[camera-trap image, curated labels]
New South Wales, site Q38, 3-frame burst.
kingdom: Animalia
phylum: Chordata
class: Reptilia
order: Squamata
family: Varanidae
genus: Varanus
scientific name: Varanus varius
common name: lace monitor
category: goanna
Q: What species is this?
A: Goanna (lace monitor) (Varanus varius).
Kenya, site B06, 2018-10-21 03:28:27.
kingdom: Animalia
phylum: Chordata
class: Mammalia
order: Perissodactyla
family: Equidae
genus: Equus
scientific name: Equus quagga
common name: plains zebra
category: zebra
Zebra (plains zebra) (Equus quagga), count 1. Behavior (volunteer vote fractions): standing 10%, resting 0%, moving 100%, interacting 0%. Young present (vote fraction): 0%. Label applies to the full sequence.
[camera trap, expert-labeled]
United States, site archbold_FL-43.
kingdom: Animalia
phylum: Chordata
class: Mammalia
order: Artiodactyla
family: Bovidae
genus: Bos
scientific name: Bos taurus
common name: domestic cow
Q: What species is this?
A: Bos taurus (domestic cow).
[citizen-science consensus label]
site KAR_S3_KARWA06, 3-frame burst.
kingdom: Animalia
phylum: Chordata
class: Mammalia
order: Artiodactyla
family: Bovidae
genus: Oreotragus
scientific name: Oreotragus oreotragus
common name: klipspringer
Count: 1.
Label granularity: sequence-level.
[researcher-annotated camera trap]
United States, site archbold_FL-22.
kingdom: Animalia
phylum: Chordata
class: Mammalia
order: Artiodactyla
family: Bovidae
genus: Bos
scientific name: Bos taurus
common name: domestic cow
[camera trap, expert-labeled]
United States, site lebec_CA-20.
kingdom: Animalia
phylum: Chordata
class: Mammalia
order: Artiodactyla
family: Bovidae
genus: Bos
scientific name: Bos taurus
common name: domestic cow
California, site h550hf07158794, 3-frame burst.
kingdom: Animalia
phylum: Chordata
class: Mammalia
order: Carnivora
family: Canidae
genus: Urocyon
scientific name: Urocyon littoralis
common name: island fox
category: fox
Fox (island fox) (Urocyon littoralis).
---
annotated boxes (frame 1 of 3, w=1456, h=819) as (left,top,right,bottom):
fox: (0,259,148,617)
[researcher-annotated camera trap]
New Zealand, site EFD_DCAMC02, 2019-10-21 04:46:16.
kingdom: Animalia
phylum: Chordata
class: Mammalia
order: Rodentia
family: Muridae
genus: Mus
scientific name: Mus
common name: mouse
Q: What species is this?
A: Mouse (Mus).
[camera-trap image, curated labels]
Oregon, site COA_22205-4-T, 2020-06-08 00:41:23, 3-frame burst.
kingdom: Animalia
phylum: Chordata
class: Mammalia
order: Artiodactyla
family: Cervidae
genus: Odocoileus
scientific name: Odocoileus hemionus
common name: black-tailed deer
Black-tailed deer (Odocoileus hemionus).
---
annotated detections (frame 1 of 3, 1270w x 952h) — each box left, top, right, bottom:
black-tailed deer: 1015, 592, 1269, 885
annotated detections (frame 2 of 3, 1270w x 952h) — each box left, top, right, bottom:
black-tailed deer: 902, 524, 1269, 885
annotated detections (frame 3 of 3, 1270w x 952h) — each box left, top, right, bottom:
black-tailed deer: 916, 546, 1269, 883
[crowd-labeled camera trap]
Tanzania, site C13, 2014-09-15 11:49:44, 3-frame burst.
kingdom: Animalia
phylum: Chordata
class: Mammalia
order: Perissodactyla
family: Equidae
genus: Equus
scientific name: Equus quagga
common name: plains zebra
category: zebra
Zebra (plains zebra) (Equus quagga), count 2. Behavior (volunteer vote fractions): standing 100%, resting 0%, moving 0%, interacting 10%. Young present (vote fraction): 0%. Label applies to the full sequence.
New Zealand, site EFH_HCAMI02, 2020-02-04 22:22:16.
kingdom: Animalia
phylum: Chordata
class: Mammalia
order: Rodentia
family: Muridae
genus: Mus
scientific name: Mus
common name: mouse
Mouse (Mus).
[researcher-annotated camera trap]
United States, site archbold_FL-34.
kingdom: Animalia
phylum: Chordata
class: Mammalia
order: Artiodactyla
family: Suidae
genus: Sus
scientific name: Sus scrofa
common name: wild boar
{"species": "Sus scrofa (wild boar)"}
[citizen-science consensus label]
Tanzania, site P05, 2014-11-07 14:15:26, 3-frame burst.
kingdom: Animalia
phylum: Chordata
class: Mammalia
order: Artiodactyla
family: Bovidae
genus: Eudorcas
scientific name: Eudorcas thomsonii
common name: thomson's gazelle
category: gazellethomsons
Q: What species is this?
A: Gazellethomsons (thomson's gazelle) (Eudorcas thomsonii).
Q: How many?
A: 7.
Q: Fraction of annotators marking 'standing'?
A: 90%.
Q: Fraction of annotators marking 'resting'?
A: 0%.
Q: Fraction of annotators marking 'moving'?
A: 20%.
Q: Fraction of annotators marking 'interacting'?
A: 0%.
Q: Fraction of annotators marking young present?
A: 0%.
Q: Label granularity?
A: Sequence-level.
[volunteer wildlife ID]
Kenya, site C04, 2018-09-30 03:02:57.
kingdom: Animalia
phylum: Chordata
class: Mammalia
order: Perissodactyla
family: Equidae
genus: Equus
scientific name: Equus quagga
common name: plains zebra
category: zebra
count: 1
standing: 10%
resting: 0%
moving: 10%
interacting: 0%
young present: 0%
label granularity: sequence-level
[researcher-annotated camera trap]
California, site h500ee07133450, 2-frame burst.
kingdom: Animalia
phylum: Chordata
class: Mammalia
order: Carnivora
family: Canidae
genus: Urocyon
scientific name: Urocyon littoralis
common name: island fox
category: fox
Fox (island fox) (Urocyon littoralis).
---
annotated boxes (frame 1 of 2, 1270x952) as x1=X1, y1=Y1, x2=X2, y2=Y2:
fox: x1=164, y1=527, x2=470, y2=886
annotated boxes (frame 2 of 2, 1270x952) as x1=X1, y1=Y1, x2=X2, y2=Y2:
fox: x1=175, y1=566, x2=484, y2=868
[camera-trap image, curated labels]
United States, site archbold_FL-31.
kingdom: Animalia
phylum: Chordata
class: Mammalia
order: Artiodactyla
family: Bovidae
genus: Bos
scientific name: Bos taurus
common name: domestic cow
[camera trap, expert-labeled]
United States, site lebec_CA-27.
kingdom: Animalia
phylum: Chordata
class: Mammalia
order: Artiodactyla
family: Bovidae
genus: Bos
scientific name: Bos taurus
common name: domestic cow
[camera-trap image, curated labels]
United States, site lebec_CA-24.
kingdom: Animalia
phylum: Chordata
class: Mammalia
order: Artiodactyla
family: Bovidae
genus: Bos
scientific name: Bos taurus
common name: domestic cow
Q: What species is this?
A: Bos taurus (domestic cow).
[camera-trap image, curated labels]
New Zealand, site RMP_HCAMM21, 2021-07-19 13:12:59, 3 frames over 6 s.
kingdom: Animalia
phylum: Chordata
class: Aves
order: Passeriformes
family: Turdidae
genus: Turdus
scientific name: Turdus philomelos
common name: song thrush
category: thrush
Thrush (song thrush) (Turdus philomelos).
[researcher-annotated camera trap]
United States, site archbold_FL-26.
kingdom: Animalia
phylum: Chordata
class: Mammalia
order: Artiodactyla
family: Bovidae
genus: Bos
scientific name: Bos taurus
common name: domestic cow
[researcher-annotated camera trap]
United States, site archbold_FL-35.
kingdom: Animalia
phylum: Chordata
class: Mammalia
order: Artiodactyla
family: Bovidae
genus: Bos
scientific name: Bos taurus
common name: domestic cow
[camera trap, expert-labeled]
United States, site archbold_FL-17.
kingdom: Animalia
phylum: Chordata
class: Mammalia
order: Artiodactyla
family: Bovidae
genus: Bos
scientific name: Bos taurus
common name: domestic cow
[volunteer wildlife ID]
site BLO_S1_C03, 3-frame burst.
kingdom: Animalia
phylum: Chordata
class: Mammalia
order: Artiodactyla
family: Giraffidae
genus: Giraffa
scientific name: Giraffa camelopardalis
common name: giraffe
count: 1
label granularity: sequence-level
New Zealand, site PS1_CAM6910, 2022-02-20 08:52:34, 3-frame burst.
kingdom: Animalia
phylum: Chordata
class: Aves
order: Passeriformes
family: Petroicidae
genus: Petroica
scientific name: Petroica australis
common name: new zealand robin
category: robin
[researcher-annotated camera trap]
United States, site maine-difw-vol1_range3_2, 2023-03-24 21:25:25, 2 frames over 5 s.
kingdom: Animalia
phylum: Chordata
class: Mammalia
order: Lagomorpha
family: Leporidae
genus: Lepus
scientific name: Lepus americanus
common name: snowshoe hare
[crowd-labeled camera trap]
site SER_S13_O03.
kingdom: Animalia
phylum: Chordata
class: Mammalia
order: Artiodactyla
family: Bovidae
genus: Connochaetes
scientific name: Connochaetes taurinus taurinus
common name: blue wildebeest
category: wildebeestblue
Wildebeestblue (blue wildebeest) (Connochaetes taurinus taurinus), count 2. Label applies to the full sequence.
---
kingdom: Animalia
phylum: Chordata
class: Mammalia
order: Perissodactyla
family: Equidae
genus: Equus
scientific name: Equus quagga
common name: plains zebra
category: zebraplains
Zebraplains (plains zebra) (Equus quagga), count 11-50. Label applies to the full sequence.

__Exercise brief__: Whenever a line of the data includes "Tanzania", copy that line.

__Result for this exercise__:
Tanzania, site C13, 2014-09-15 11:49:44, 3-frame burst.
Tanzania, site P05, 2014-11-07 14:15:26, 3-frame burst.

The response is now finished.